Getting the name and phone number but queuing it for the next day
Passenger referrals are warm leads — but only for a window. The passenger who gets a call within 30 minutes is still in the mindset of "we just got in an accident, we need to figure this out." The passenger who gets called 18 hours later has had time to either handle it themselves, be called by a competing firm, or decide they don't want to deal with it. The speed-to-lead principle applies equally to passenger outbound as it does to primary inbound. See our data on speed to lead for law firms.

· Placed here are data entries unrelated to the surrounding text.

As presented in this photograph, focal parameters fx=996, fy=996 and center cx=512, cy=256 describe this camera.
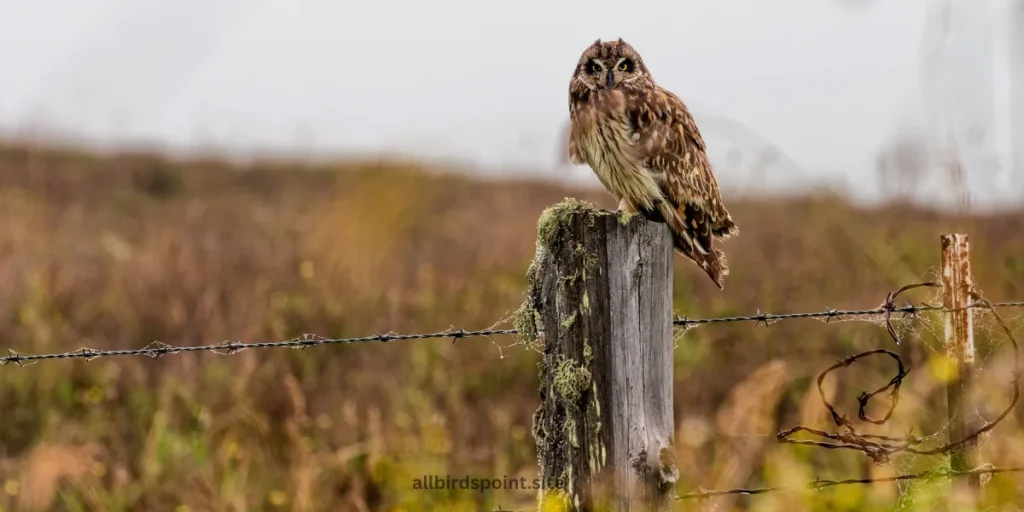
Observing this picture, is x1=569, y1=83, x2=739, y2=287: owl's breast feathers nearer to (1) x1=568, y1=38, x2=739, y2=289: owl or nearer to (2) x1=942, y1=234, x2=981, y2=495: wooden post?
(1) x1=568, y1=38, x2=739, y2=289: owl

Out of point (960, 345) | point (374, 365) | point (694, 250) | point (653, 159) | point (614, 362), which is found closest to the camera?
point (614, 362)

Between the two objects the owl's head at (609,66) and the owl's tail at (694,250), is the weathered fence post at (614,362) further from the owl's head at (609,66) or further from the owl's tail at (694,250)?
the owl's head at (609,66)

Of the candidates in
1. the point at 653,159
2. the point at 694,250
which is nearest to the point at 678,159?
the point at 653,159

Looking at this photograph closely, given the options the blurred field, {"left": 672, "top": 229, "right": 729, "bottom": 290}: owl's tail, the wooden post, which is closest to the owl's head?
{"left": 672, "top": 229, "right": 729, "bottom": 290}: owl's tail

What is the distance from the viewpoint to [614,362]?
2.12m

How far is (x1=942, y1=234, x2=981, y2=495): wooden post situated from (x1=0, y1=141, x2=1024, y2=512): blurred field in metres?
0.12

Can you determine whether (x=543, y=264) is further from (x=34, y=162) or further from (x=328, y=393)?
(x=34, y=162)

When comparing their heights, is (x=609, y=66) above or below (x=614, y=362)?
above

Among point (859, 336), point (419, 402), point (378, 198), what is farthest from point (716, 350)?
point (378, 198)

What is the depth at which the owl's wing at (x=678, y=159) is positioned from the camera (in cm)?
347

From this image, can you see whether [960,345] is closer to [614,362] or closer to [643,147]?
[614,362]

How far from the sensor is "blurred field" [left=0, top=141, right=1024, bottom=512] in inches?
156

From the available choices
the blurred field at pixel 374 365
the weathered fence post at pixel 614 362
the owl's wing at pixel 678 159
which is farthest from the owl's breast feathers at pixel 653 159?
the weathered fence post at pixel 614 362

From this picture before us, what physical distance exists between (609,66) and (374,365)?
319 cm
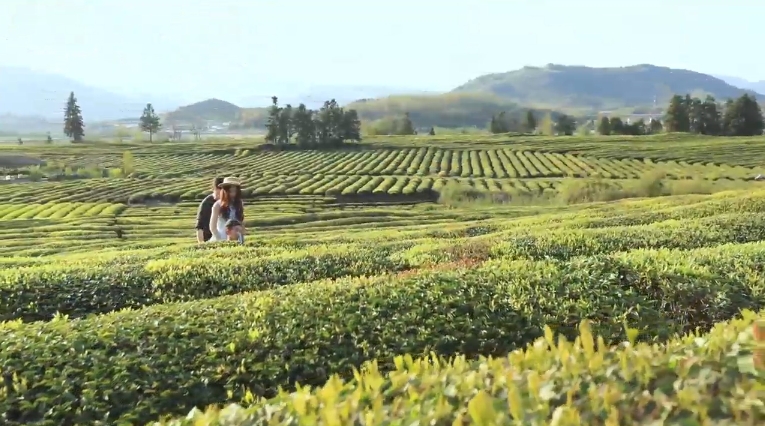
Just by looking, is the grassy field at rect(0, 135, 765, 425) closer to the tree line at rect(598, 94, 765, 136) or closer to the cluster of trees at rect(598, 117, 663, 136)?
the tree line at rect(598, 94, 765, 136)

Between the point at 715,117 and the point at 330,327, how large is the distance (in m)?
135

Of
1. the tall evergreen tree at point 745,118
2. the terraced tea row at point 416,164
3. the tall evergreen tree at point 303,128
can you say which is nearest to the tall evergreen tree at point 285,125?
the tall evergreen tree at point 303,128

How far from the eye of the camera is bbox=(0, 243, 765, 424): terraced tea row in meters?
5.76

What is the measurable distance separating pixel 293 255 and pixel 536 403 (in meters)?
9.08

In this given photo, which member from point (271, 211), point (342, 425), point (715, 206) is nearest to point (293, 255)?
point (342, 425)

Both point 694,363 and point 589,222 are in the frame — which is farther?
point 589,222

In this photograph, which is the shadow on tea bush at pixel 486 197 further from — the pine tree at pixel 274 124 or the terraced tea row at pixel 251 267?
the pine tree at pixel 274 124

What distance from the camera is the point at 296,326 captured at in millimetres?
6805

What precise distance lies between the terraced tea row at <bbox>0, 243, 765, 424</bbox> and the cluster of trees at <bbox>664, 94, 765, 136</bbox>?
129m

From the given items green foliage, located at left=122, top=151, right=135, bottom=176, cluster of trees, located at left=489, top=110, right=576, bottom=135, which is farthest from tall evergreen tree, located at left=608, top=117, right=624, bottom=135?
green foliage, located at left=122, top=151, right=135, bottom=176

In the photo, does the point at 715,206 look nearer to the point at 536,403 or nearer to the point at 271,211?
the point at 536,403

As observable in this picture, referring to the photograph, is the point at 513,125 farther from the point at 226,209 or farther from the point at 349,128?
the point at 226,209

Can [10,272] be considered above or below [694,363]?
below

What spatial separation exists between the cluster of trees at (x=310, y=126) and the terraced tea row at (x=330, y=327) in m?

Treating the passenger intake as a lower priority
Some firms that do ask the question get the information and then handle passenger outbound with a different — usually less experienced — part of the team. The passenger intake requires the same training, the same empathy, and the same closing skill as any primary intake. It is not a secondary lead. It is a case that came to you from the highest-trust referral source you have.
Building It Into the Process
Multi-passenger capture does not happen through memory or individual initiative. It happens through process. The question needs to be built into the intake flow at the protocol level — not as a reminder but as a required step that every specialist completes on every intake call after a retainer is signed.
In practical terms, this means:
The passenger question appears in the post-signature checklist in your CRM or intake management software — not as optional context but as a required field to complete before closing the intake record.
If passengers are identified, their information is immediately entered into a separate intake record flagged for outbound within 30 minutes. The primary intake record and the passenger intake records are linked at the case level for tracking and conflict-of-interest purposes.
Multi-passenger conversion rate is tracked as a separate metric — number of passengers identified vs. number signed. This makes the opportunity visible in performance reporting and creates the feedback loop needed to improve it over time.
Firms that track this metric consistently find that multi-passenger conversion rates of 55-70% are achievable with a trained team and a 30-minute response SLA. That means more than half of every passenger identified on a post-signature call becomes a signed case — with no additional ad spend, no new lead source, and no additional marketing effort.
As part of our standard intake process audit, multi-passenger capture rate is one of the seven gaps we evaluate for every firm. In our experience, it is one of the most consistently underperforming areas — and one of the fastest to improve once the protocol is in place.